* _STATED TASK_
Pull out every line below that contains the word "viewer", copying each one in full. Case counts.

(Spatial relationship records)
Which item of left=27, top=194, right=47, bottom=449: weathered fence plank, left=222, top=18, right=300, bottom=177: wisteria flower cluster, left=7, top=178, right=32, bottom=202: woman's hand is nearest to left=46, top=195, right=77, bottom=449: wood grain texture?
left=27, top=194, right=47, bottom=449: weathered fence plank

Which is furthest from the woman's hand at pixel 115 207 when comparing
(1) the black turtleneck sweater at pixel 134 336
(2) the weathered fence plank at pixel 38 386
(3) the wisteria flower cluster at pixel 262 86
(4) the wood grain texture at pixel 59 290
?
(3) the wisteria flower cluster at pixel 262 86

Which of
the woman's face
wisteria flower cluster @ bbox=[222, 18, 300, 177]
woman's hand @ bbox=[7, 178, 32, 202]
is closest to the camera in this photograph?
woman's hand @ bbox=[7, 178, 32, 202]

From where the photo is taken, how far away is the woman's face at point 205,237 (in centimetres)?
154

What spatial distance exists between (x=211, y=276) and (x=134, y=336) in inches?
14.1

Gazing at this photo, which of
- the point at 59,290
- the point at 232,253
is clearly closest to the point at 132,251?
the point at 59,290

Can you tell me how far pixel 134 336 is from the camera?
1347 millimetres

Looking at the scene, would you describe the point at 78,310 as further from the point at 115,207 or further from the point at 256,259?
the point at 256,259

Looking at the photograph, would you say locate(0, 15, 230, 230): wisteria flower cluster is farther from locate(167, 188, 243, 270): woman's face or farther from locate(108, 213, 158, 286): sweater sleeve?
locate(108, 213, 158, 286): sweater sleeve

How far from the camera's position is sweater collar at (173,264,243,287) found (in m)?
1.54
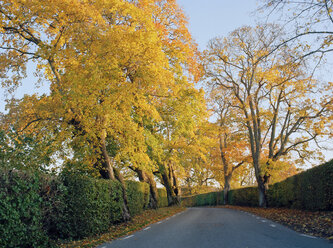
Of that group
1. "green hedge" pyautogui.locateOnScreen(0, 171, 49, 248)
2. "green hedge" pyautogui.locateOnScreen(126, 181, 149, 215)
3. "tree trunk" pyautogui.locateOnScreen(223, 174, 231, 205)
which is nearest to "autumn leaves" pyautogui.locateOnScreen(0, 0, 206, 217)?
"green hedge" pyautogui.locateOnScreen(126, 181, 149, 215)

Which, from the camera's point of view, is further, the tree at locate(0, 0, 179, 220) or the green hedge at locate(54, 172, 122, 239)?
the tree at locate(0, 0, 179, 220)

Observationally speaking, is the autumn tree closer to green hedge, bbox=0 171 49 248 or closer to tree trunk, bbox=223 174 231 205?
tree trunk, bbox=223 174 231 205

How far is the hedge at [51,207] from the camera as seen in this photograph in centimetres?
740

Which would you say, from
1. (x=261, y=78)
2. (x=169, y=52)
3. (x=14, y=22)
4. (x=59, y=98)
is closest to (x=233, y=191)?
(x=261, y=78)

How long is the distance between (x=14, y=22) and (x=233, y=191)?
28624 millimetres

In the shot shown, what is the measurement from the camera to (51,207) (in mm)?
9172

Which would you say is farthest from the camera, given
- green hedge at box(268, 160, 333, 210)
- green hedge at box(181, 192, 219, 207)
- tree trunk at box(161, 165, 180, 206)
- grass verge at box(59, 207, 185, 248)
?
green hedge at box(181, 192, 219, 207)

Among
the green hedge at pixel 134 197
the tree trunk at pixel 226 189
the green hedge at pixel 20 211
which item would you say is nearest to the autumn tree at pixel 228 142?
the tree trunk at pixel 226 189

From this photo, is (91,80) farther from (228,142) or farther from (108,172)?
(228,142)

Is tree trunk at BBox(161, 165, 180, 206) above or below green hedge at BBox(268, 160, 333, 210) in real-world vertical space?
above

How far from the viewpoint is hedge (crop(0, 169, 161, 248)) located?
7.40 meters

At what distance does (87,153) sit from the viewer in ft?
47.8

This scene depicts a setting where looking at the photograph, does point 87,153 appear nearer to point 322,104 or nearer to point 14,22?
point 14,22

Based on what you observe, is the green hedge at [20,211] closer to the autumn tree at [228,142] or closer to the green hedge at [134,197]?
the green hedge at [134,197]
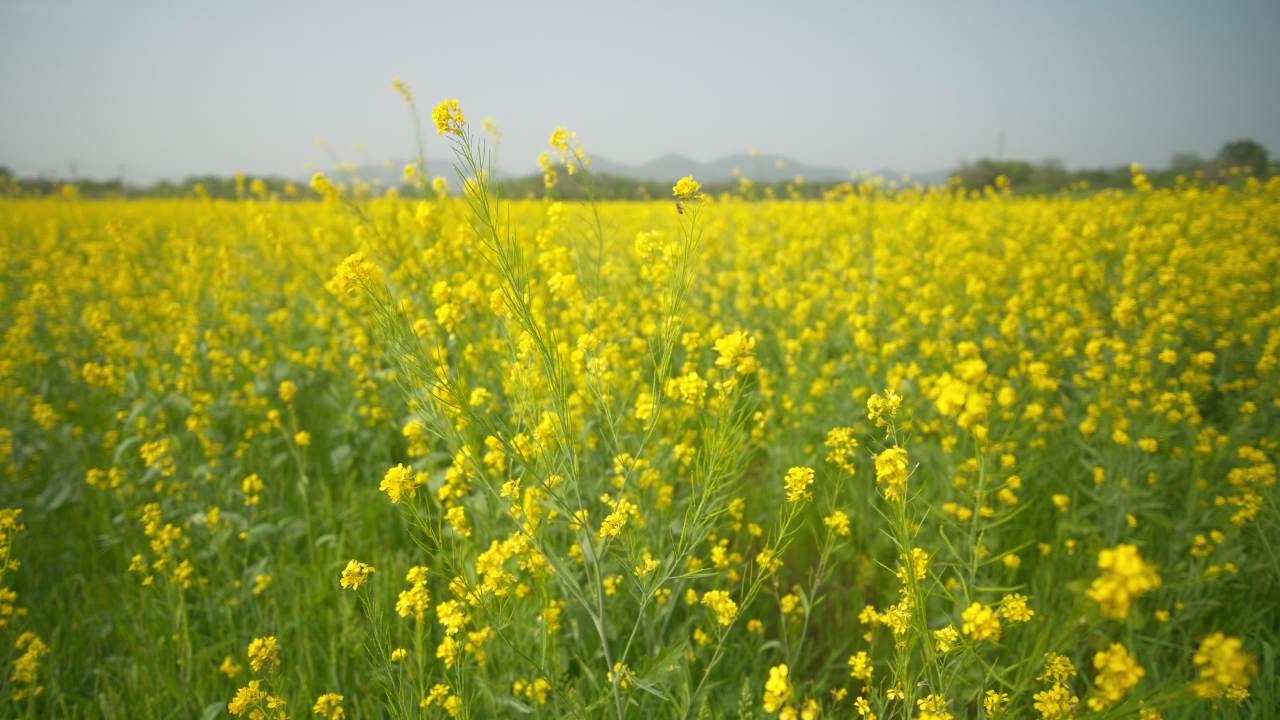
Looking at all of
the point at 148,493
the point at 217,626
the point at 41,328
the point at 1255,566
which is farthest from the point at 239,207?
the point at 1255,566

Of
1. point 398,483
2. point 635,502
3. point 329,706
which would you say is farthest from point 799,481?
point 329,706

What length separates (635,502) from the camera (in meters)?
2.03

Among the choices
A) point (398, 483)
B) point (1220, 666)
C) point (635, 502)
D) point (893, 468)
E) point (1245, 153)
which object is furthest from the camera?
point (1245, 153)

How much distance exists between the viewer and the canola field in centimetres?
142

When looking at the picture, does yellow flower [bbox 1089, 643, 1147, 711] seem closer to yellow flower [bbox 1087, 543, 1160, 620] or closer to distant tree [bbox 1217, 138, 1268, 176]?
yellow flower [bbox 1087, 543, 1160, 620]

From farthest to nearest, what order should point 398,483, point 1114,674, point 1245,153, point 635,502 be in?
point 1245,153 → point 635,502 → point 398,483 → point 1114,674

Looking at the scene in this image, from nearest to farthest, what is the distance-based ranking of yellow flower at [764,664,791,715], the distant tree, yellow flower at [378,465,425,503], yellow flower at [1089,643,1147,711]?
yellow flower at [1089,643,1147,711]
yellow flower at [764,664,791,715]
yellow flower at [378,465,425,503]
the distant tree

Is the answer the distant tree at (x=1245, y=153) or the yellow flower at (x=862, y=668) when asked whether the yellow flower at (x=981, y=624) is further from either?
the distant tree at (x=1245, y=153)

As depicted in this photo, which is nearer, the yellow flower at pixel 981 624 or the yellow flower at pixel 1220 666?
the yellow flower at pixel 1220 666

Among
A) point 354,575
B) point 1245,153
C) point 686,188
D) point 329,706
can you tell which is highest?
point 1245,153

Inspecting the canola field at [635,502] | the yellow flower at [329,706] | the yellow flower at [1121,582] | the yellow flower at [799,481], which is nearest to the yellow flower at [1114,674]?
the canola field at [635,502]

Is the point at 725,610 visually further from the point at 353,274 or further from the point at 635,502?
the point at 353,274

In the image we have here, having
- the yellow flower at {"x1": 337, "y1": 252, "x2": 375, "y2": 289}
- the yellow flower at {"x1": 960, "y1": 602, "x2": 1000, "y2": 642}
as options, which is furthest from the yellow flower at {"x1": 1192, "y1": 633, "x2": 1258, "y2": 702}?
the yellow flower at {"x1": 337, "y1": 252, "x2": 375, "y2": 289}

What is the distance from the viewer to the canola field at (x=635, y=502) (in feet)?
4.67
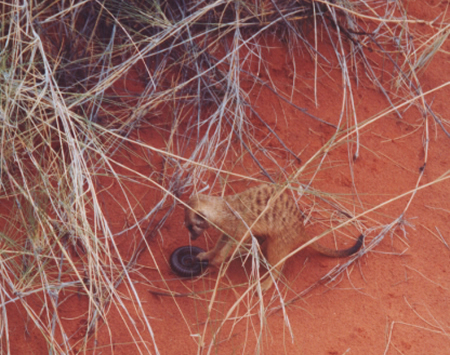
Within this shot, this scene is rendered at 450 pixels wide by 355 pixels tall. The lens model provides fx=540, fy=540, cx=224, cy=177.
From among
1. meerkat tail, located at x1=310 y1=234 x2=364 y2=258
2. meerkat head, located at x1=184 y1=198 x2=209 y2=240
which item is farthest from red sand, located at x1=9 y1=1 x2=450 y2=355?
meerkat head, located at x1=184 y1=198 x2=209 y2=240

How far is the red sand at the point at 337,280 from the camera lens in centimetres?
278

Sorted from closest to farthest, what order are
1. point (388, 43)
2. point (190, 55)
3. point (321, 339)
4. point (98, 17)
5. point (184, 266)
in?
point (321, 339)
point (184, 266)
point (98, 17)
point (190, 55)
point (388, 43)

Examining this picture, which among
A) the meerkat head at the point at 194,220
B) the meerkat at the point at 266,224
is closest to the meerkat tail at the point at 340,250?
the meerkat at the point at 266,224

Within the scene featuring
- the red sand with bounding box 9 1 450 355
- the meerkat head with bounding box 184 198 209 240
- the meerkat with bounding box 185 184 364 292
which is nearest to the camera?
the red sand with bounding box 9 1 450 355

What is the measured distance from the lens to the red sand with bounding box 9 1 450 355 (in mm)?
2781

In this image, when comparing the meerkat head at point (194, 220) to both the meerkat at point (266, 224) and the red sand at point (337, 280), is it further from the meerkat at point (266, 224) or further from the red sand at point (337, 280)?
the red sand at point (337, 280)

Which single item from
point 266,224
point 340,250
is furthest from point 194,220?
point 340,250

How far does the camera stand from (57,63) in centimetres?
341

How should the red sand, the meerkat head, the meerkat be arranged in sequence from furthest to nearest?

---

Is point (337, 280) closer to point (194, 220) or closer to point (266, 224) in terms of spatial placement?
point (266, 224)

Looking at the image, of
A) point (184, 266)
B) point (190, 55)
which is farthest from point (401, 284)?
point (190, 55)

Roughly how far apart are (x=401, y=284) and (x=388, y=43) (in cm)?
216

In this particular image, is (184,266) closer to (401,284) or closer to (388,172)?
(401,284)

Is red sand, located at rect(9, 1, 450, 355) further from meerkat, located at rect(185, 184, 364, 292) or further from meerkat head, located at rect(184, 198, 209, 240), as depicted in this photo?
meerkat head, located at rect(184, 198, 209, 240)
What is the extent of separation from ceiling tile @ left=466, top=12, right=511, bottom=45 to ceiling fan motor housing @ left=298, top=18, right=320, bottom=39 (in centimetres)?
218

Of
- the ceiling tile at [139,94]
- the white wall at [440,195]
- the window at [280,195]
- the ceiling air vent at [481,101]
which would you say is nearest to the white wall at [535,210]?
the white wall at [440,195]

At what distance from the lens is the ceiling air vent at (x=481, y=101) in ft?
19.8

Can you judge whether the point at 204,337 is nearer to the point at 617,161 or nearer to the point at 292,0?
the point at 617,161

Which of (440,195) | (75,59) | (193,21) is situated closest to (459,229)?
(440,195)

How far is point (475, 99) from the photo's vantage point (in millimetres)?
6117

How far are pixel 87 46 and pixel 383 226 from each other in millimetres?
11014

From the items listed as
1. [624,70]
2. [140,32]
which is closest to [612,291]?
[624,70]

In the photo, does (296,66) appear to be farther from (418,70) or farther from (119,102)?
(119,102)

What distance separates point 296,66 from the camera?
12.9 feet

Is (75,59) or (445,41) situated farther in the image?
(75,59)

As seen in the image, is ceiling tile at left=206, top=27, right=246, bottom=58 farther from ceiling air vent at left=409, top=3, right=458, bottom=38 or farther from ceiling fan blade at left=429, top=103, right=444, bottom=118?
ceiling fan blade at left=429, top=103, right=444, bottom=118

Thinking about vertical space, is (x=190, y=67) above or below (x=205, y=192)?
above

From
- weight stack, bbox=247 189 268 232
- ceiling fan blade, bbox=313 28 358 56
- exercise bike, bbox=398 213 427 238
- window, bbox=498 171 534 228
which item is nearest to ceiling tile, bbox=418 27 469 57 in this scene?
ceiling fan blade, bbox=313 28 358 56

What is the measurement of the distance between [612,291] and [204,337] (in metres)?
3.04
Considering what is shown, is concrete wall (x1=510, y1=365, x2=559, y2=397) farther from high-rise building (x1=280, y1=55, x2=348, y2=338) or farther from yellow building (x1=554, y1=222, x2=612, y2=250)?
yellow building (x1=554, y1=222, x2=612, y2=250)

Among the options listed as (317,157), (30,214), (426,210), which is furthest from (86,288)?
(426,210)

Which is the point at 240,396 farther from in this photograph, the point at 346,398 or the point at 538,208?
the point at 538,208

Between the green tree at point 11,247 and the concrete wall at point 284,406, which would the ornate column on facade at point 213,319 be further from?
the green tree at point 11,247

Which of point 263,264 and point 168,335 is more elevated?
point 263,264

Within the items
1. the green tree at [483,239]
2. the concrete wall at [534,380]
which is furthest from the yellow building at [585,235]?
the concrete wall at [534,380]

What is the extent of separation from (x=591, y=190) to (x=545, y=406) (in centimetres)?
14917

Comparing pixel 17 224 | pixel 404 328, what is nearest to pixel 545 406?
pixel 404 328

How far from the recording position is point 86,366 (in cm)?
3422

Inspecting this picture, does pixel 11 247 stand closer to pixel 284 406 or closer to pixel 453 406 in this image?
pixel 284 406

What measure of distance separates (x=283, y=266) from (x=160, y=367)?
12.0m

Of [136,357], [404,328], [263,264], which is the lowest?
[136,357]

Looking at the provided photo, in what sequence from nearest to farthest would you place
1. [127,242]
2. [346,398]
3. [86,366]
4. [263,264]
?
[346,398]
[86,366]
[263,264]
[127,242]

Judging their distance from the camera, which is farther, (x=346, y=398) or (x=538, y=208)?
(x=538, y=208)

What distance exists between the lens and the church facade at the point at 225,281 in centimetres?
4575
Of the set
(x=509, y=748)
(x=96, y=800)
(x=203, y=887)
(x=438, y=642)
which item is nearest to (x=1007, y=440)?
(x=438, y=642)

---

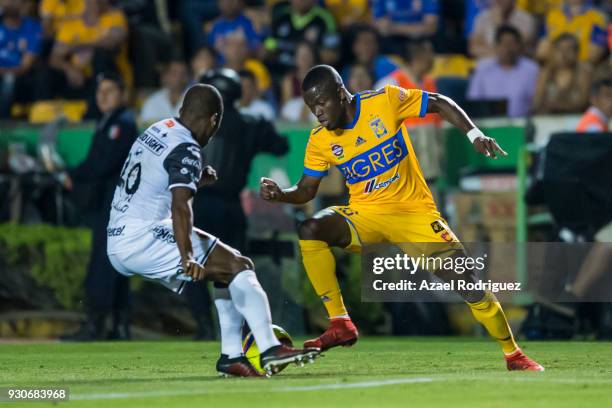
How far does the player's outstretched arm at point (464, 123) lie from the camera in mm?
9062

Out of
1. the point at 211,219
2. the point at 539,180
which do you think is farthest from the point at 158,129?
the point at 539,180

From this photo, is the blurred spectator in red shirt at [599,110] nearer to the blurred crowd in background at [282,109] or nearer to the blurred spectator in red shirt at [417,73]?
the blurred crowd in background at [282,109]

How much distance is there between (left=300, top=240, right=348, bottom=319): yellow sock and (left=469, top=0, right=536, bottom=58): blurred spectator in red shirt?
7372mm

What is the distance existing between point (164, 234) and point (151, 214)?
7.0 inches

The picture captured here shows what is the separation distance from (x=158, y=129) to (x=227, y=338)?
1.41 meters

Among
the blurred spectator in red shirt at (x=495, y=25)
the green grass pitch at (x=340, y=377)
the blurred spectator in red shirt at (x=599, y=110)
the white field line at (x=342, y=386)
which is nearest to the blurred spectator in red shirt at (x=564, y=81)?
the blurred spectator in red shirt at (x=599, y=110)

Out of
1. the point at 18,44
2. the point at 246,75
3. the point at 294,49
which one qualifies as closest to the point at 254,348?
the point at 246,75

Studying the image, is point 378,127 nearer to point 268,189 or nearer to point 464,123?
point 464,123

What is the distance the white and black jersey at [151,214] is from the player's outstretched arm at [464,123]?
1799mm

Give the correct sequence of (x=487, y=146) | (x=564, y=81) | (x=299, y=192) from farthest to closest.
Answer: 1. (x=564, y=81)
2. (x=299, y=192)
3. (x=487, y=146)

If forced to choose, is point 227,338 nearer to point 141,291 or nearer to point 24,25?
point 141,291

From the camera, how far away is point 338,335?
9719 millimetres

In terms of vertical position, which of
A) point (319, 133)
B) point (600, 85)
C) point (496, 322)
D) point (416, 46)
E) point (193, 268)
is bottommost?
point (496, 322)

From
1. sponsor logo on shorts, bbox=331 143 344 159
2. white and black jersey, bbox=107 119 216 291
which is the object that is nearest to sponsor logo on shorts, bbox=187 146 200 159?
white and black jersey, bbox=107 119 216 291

* _SOLUTION_
At what distance does (87,153) sit from the viewer in ft?
How much distance exists between the viewer and the canola field in centimetres?
What is the distance from the viewer to the canola field at (x=635, y=502) (in feet)?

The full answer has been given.